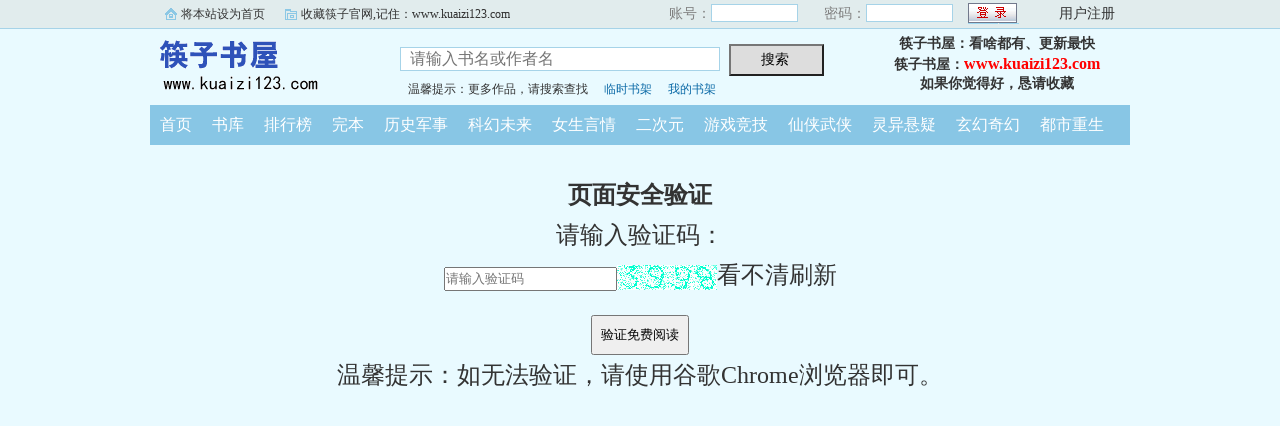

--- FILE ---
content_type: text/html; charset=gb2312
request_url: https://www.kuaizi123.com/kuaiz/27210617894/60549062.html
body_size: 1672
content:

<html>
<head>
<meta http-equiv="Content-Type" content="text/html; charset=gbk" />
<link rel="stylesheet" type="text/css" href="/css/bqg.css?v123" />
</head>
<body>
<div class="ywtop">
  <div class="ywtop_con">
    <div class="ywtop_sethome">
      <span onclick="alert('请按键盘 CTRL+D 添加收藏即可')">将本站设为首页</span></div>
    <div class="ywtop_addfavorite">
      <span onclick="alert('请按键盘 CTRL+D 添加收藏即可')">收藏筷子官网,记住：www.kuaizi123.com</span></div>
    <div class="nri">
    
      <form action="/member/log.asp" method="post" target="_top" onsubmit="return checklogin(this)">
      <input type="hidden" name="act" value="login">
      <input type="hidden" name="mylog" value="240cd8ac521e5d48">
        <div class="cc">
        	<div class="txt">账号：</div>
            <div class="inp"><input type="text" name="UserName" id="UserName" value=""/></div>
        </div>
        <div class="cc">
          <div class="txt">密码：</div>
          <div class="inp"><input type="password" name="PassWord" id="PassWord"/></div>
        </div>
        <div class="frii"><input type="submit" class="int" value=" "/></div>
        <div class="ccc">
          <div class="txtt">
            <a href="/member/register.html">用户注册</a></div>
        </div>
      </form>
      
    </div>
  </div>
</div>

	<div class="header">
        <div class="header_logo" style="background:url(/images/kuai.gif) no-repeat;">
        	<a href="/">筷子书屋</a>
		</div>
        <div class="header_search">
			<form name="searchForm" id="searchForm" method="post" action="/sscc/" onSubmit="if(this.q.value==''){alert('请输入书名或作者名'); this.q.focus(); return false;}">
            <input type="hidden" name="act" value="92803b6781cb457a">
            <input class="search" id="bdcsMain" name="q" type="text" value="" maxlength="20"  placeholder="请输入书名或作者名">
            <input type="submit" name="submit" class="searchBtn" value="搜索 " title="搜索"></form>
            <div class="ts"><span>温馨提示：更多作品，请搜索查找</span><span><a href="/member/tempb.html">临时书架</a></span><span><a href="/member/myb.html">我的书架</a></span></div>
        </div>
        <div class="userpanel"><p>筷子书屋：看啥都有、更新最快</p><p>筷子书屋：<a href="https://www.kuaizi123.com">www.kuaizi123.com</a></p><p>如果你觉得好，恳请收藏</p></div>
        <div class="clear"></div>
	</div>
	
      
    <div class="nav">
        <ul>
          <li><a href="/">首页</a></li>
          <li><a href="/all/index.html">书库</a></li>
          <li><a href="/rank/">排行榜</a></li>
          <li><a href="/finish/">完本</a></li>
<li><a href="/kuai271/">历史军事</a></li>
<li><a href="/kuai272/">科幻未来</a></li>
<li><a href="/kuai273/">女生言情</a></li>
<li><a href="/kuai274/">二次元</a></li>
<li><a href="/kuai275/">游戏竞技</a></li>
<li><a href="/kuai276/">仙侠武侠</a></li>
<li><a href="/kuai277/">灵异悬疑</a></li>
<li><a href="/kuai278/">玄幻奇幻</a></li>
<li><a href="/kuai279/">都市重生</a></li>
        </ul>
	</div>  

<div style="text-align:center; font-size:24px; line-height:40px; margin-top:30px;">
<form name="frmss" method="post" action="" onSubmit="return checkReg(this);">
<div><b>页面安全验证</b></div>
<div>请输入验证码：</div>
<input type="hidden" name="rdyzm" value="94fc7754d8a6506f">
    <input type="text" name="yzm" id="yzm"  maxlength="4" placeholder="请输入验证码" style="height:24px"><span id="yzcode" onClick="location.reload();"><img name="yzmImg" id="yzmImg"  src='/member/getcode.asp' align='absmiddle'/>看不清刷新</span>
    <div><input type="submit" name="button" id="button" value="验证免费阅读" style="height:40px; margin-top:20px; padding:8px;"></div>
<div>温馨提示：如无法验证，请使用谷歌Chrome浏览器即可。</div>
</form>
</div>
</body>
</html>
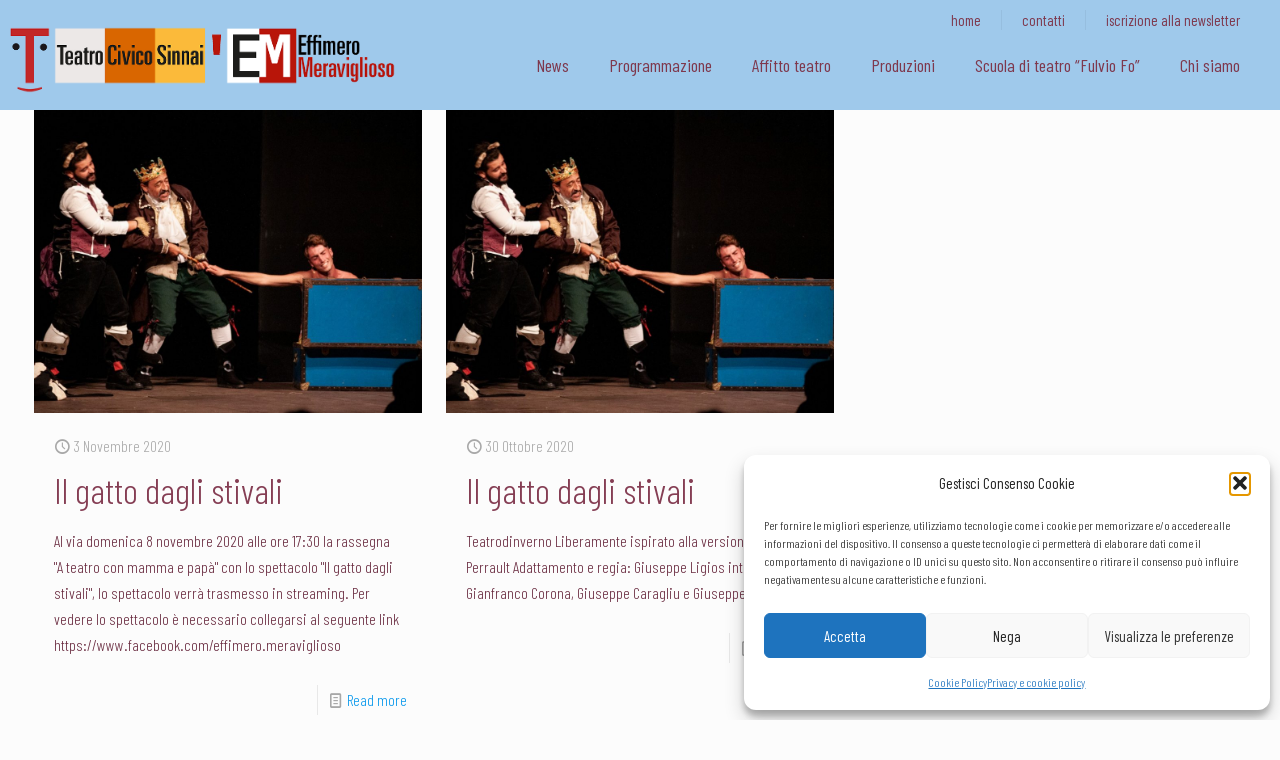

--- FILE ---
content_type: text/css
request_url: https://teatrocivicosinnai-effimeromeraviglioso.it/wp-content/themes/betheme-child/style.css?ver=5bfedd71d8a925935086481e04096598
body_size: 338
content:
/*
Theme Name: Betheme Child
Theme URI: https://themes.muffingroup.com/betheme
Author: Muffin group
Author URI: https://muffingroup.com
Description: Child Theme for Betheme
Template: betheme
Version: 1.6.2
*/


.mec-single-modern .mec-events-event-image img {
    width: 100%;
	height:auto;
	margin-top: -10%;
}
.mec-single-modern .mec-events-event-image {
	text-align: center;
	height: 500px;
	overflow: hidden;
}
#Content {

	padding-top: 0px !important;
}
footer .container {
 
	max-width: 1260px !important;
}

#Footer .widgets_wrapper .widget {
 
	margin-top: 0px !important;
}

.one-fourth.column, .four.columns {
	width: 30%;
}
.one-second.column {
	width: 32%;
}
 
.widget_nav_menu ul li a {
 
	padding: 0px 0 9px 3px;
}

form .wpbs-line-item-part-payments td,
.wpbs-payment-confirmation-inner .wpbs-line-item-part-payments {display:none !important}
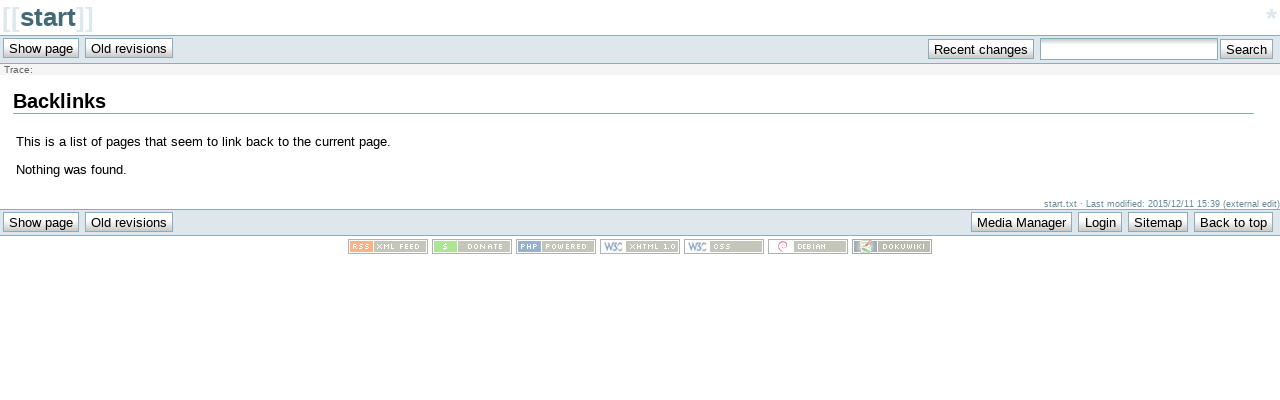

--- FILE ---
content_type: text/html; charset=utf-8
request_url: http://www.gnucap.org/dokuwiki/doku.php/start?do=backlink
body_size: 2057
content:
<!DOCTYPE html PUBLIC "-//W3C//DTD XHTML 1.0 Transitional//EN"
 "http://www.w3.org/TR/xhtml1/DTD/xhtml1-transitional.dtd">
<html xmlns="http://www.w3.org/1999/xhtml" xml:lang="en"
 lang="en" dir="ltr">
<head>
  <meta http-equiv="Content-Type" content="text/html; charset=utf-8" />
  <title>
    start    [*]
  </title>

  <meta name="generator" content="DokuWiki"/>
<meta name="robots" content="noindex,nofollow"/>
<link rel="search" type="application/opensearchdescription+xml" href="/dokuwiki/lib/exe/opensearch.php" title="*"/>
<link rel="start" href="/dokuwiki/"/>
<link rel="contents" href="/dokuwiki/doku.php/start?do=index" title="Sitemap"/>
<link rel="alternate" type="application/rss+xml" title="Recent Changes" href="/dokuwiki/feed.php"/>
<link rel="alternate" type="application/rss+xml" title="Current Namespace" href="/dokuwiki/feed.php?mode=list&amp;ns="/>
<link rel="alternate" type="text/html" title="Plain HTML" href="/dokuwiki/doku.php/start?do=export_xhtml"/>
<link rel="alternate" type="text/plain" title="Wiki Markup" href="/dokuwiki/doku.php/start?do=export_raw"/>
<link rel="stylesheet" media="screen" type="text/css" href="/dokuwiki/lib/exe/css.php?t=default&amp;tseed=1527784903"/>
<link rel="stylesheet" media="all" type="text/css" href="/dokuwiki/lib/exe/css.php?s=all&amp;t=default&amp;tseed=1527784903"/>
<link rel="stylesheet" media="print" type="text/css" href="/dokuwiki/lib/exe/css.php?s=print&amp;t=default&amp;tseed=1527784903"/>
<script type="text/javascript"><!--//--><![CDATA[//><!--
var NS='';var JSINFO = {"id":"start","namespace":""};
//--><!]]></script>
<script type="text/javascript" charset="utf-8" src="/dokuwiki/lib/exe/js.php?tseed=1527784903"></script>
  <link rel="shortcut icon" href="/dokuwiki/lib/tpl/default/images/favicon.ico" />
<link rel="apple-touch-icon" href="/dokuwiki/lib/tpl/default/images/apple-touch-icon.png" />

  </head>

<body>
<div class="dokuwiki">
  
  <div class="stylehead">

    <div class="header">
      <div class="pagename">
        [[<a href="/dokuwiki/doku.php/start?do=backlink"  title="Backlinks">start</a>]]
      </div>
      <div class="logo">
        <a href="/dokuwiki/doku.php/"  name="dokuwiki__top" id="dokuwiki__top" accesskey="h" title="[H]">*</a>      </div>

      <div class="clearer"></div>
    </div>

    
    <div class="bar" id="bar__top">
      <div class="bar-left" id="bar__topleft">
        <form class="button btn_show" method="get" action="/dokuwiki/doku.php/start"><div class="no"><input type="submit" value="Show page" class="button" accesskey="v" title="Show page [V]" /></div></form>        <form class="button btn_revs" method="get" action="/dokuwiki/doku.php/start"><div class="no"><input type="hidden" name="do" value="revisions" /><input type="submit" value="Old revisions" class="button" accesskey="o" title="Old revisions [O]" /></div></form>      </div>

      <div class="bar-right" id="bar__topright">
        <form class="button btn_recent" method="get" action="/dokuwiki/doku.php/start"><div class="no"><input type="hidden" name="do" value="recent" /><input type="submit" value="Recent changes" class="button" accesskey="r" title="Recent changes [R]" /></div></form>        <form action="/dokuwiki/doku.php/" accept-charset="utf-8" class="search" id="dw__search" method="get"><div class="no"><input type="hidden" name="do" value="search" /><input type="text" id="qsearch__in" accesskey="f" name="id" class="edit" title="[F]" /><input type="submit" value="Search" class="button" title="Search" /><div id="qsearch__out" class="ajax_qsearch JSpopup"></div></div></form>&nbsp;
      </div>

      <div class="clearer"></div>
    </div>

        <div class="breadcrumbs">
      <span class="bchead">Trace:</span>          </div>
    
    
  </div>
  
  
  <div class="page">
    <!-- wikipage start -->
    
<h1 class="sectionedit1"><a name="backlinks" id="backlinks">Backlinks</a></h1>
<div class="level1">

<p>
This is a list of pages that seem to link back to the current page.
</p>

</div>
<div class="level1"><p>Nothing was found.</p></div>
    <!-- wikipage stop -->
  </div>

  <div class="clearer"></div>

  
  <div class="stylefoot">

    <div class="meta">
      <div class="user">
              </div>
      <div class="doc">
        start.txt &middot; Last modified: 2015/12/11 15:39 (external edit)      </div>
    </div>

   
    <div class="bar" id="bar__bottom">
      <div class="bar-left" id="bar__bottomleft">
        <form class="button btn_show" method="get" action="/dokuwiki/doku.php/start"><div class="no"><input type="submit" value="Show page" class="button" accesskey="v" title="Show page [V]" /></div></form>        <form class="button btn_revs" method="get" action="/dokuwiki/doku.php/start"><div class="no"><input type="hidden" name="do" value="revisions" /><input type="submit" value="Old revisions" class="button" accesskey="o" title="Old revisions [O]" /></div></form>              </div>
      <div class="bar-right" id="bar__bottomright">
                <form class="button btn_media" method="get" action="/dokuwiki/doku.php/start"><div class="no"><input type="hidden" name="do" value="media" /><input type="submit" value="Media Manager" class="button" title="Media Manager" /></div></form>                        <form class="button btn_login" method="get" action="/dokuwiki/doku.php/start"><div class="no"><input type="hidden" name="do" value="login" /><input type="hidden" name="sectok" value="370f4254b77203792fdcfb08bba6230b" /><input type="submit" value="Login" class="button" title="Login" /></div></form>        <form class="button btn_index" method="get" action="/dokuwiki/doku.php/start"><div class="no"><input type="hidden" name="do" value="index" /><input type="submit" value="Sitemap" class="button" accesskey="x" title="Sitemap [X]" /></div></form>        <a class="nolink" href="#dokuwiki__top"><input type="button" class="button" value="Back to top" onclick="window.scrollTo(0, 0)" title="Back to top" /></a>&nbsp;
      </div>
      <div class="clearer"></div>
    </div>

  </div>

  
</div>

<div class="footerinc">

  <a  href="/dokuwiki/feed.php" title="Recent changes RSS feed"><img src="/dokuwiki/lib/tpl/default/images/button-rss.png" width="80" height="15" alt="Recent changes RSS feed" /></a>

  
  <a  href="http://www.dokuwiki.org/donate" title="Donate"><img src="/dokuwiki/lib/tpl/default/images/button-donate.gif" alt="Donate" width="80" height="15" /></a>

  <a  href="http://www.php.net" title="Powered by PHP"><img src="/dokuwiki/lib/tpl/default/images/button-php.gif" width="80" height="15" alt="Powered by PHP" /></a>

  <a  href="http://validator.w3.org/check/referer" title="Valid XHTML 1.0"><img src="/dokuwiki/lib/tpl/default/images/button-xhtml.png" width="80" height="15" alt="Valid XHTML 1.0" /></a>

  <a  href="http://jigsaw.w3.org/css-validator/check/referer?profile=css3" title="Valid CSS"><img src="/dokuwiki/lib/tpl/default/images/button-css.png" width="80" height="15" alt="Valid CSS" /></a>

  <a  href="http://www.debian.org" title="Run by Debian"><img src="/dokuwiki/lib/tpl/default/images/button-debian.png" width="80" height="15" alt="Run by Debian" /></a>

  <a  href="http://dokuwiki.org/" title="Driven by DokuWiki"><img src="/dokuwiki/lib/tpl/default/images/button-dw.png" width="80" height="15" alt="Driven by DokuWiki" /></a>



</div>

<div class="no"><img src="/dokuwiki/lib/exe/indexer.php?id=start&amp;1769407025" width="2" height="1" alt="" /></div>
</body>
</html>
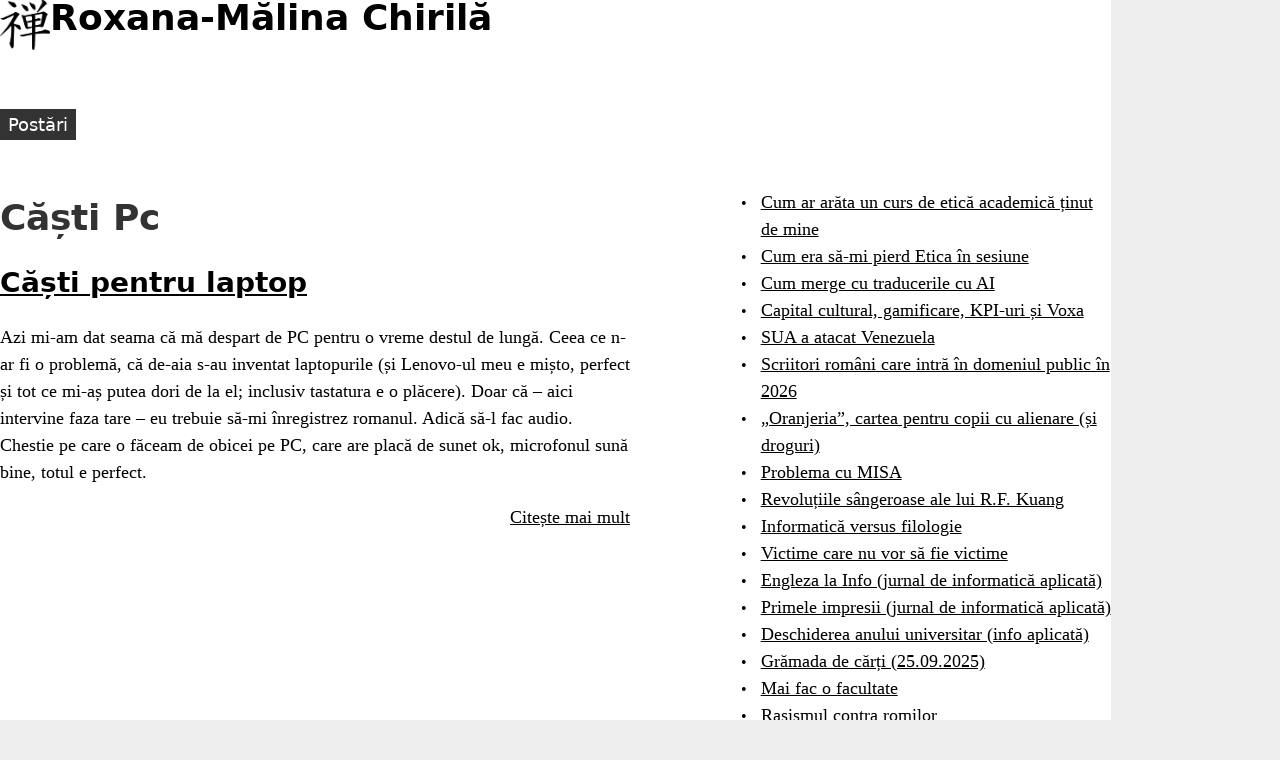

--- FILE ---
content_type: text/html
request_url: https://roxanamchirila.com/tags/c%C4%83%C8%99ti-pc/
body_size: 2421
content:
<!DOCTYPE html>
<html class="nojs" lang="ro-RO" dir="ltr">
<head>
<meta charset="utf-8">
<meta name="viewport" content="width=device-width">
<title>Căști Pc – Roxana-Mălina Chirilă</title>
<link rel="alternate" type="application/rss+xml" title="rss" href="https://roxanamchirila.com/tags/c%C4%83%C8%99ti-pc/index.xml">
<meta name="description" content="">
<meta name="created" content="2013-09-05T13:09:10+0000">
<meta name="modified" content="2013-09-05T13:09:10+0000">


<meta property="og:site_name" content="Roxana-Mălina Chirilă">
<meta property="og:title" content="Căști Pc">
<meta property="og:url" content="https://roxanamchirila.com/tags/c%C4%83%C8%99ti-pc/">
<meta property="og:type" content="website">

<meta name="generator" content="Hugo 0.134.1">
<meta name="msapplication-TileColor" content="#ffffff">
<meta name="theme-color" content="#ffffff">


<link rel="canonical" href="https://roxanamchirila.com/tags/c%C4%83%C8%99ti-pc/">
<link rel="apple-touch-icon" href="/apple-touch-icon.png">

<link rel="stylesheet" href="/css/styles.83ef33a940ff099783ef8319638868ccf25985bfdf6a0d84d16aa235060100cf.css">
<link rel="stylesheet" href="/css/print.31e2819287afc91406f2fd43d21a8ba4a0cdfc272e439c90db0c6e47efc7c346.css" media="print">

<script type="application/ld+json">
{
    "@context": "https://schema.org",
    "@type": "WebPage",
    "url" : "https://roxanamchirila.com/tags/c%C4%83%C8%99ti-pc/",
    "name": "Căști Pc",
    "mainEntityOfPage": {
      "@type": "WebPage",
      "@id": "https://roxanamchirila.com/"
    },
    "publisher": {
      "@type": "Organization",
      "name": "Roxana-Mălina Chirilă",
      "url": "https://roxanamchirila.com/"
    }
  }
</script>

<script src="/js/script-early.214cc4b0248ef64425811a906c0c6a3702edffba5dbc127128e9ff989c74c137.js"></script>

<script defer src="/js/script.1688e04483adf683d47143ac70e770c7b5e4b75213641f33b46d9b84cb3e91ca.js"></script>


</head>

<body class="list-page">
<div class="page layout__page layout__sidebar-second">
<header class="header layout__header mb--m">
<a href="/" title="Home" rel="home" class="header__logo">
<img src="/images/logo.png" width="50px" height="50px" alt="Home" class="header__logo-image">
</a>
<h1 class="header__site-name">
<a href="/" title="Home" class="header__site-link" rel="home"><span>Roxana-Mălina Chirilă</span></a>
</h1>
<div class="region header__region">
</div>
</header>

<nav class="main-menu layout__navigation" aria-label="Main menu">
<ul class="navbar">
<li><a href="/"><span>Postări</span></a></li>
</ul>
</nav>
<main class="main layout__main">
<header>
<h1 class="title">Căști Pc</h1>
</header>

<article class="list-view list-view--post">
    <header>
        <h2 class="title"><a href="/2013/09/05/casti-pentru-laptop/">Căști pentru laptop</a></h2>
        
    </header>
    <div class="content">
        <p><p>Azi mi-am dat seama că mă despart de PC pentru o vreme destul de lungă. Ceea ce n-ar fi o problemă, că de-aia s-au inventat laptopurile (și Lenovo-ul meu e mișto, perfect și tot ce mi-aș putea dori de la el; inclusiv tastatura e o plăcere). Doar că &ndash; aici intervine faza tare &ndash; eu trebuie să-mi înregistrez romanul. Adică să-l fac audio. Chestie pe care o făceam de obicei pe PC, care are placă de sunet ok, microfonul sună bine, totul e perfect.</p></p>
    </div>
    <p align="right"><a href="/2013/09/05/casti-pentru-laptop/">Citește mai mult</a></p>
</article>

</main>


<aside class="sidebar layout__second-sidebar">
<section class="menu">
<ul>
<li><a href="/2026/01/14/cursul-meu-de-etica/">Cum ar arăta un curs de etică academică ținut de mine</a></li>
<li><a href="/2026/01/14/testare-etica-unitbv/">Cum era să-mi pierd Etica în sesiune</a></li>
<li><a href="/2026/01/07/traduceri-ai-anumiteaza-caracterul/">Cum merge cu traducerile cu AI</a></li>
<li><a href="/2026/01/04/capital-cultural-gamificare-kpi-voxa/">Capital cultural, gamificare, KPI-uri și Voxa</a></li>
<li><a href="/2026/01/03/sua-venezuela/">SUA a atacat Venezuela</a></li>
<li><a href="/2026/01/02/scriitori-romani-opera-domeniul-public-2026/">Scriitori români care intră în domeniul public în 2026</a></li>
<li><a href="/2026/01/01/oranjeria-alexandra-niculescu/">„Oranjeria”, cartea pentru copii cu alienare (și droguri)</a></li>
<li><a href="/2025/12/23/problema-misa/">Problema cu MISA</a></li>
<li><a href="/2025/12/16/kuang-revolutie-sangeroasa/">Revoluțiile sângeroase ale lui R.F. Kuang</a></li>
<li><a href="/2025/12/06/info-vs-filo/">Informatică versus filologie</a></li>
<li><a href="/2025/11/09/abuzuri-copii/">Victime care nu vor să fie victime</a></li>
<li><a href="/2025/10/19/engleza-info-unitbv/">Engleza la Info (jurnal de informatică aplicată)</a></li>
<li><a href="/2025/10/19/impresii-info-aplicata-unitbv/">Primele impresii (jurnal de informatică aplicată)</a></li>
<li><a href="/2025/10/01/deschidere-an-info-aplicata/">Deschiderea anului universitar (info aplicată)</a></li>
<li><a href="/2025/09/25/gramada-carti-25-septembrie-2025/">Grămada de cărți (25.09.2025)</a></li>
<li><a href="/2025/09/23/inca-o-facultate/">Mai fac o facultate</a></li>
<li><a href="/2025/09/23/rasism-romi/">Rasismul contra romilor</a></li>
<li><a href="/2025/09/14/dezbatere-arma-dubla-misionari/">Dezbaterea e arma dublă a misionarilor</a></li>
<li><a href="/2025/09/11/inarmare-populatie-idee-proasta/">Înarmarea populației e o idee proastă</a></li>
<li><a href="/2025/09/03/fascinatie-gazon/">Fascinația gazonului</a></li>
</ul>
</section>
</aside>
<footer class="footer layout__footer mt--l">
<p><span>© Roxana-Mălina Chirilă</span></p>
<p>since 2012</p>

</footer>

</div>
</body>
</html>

Activity: Each line in the records that carries "alert" must be copied out.

Problem solution:
      <span onclick="alert('请按键盘 CTRL+D 添加收藏即可')">将本站设为首页</span></div>
      <span onclick="alert('请按键盘 CTRL+D 添加收藏即可')">收藏筷子官网,记住：www.kuaizi123.com</span></div>
			<form name="searchForm" id="searchForm" method="post" action="/sscc/" onSubmit="if(this.q.value==''){alert('请输入书名或作者名'); this.q.focus(); return false;}">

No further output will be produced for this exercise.